Между тем за последние годы внешние условия поменялись, сформировалась система новых вызовов. Экономика во всем мире все в большей степени ориентируется на потребности человека. И это обстоятельство подталкивает к пересмотру моделей поддержки. По мнению Юрия Симачева, необходимо переходить от поддержки отраслей к поддержке индустрий.
— Индустрия — это производство и связанные с ним сервисы, то есть сопряженные сектора и потребительская аудитория. Недооценка этого элемента хорошо видна в развитии нашего авиастроения: мы бросаемся поддерживать развитие то авиационного производства, то перевозчиков. Это типичный пример узкого взгляда, приводящего к постоянным противоречиям.
ставит другую проблему Юрий Симачев:
— Мы все время обсуждаем, куда двигаться, по каким направлениям, но не обсуждаем облика будущей экономики. Как правило, в отраслевых стратегиях мы предлагаем что-нибудь восстановить — объем производства, уровень инвестиций и т.д., то есть у нас все время выбор между плохим и хорошим. А нам нужна позитивная повестка. Только так можно
перейти от догоняющей модели к ускоренному развитию.
По мнению эксперта, в создании этого образа будущего необходимо учесть несколько новых факторов. Первый — изменение инструментария поддержки национальной промышленности: произошло серьезное усложнение цепочек формирования добавленной стоимости, поэтому страны и начали отходить от прямолинейной торговой политики, связанной с установлением торговых ограничений, к политике технологической. Второй — поколенческие изменения. Распространенная формула «молодой — перебесится» больше не работает. Появилось поколение, которое будет и дальше транслировать новый запрос, а этот запрос пока плохо воспринимается и обществом, и политиками.
В мире слишком много неопределенности, и на это нужно уметь реагировать.

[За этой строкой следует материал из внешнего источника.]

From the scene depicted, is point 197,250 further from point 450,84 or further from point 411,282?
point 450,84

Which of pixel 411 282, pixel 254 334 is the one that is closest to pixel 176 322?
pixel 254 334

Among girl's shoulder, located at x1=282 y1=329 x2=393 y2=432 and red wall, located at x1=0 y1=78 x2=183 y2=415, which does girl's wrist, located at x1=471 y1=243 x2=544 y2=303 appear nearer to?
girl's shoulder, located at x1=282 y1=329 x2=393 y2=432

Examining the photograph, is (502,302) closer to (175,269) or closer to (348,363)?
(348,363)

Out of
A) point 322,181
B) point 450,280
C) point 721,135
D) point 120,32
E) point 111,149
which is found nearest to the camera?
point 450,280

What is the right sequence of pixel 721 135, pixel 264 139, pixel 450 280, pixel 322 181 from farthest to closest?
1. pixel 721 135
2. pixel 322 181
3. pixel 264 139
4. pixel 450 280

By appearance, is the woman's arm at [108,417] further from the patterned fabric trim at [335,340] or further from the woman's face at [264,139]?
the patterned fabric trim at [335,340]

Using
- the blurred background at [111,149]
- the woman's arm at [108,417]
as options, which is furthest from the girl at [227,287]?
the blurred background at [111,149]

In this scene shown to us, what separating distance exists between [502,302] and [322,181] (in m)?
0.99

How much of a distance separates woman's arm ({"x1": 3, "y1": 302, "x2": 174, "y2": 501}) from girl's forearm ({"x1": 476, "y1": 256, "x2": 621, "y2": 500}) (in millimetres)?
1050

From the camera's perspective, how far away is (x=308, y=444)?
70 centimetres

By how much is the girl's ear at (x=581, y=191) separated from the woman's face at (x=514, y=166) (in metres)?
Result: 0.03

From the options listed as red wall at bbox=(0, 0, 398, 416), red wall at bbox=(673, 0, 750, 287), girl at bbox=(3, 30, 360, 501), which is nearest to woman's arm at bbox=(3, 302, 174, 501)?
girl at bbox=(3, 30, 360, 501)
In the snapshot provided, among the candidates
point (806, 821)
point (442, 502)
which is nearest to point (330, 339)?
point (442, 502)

— Мне кажется, нам следует двигаться по пути «пилотов», — предлагает Юрий Симачев. — При этом не обязательно доводить проект до конца, важнее постоянно распространять наработанные в нем знания и навыки, делать выводы. Тогда расширяется готовность к реагированию на новые вызовы.
Еще одна принципиальная задача для России — создание среды, поощряющей инновации:
— Если нет поощрения к инновационным рискам, трудно рассчитывать на приход инвестора, на инициативу со стороны предпринимателя.
И наконец практический аспект. Пока реализации промышленной политики — удел того или иного министерства, которое понимает задачу по-своему, при этом возможности взаимодействия с соседними министерствами отвергаются изначально. А нужна реальная команда.